*** Block opens ***

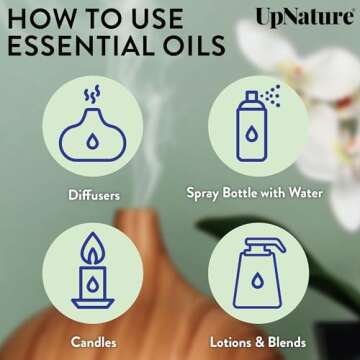 HOW TO USE ESSENTIAL OILS

UpNature

Diffusers

Spray Bottle with Water

Candles

Lotions & Blends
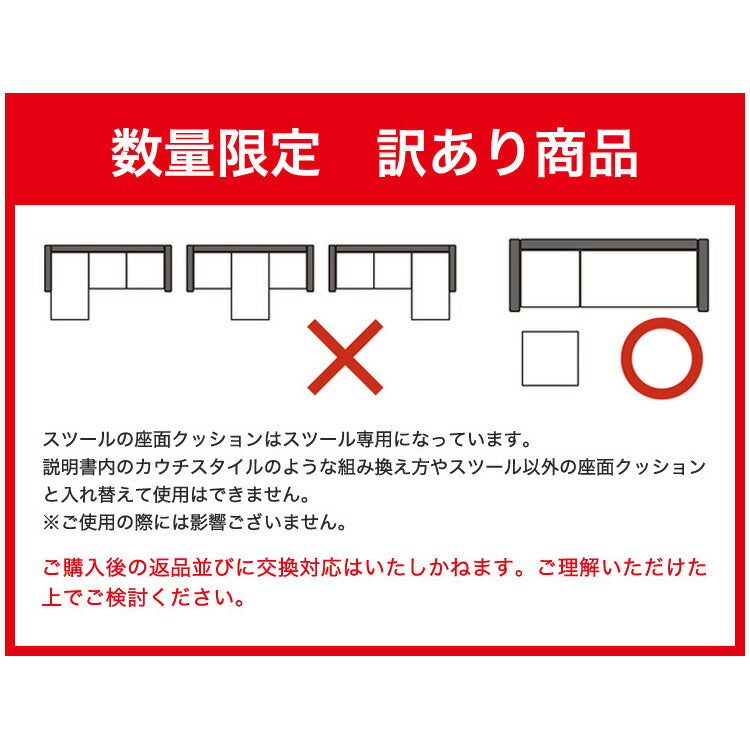 数量限定　訳あり商品

スツールの座面クッションはスツール専用になっています。
説明書内のカウチスタイルのような組み換え方やスツール以外の座面クッションと入れ替えて使用はできません。
※ご使用の際には影響ございません。

ご購入後の返品並びに交換対応はいたしかねます。ご理解いただけた上でご検討ください。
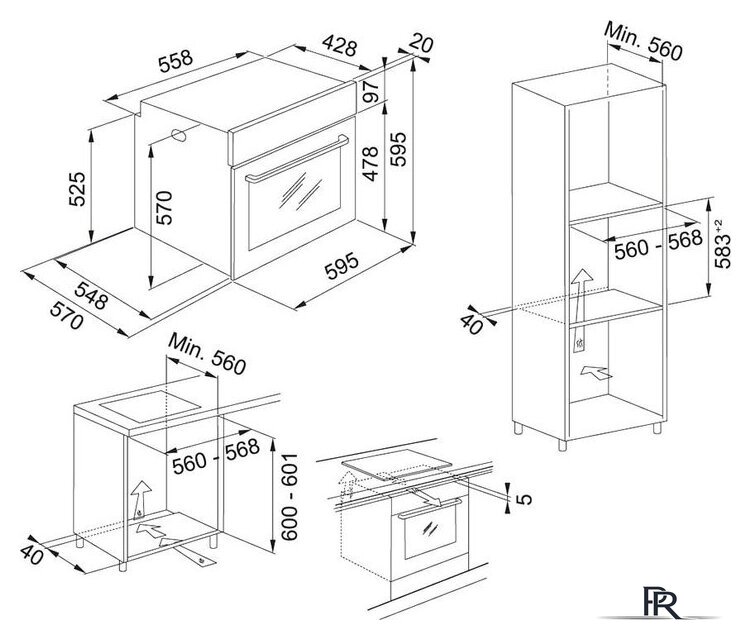 558
428
20
97
525
570
478
595
595
548
570
Min. 560
560 - 568
$583^{+2}$
40
Min. 560
560 - 568
600 - 601
40
5
PR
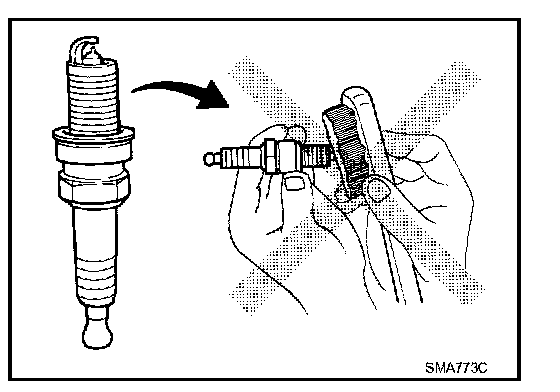 SMA773C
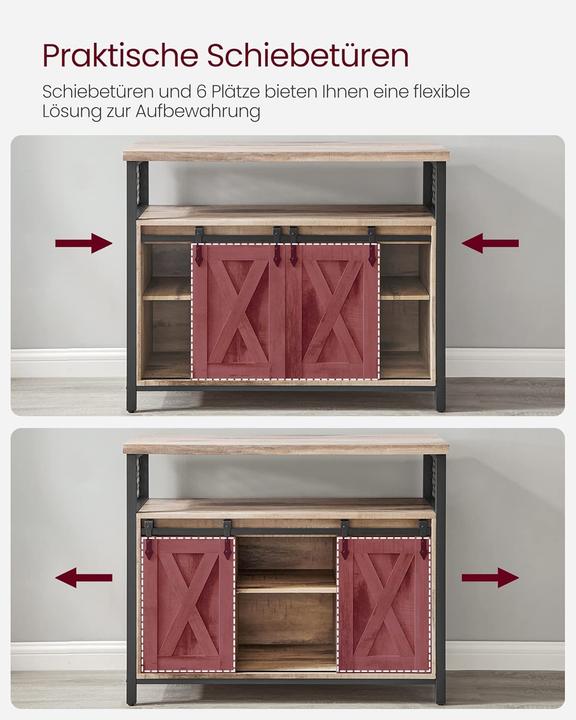 Praktische Schiebetüren

Schiebetüren und 6 Plätze bieten Ihnen eine flexible Lösung zur Aufbewahrung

*** Block closes ***

- [Your instructions] Output all the data, exactly, without images.

- [Solution to this exercise]
 HOW TO USE ESSENTIAL OILS

UpNature

Diffusers

Spray Bottle with Water

Candles

Lotions & Blends
 数量限定　訳あり商品

スツールの座面クッションはスツール専用になっています。
説明書内のカウチスタイルのような組み換え方やスツール以外の座面クッションと入れ替えて使用はできません。
※ご使用の際には影響ございません。

ご購入後の返品並びに交換対応はいたしかねます。ご理解いただけた上でご検討ください。
 558
428
20
97
525
570
478
595
595
548
570
Min. 560
560 - 568
$583^{+2}$
40
Min. 560
560 - 568
600 - 601
40
5
PR
 SMA773C
 Praktische Schiebetüren

Schiebetüren und 6 Plätze bieten Ihnen eine flexible Lösung zur Aufbewahrung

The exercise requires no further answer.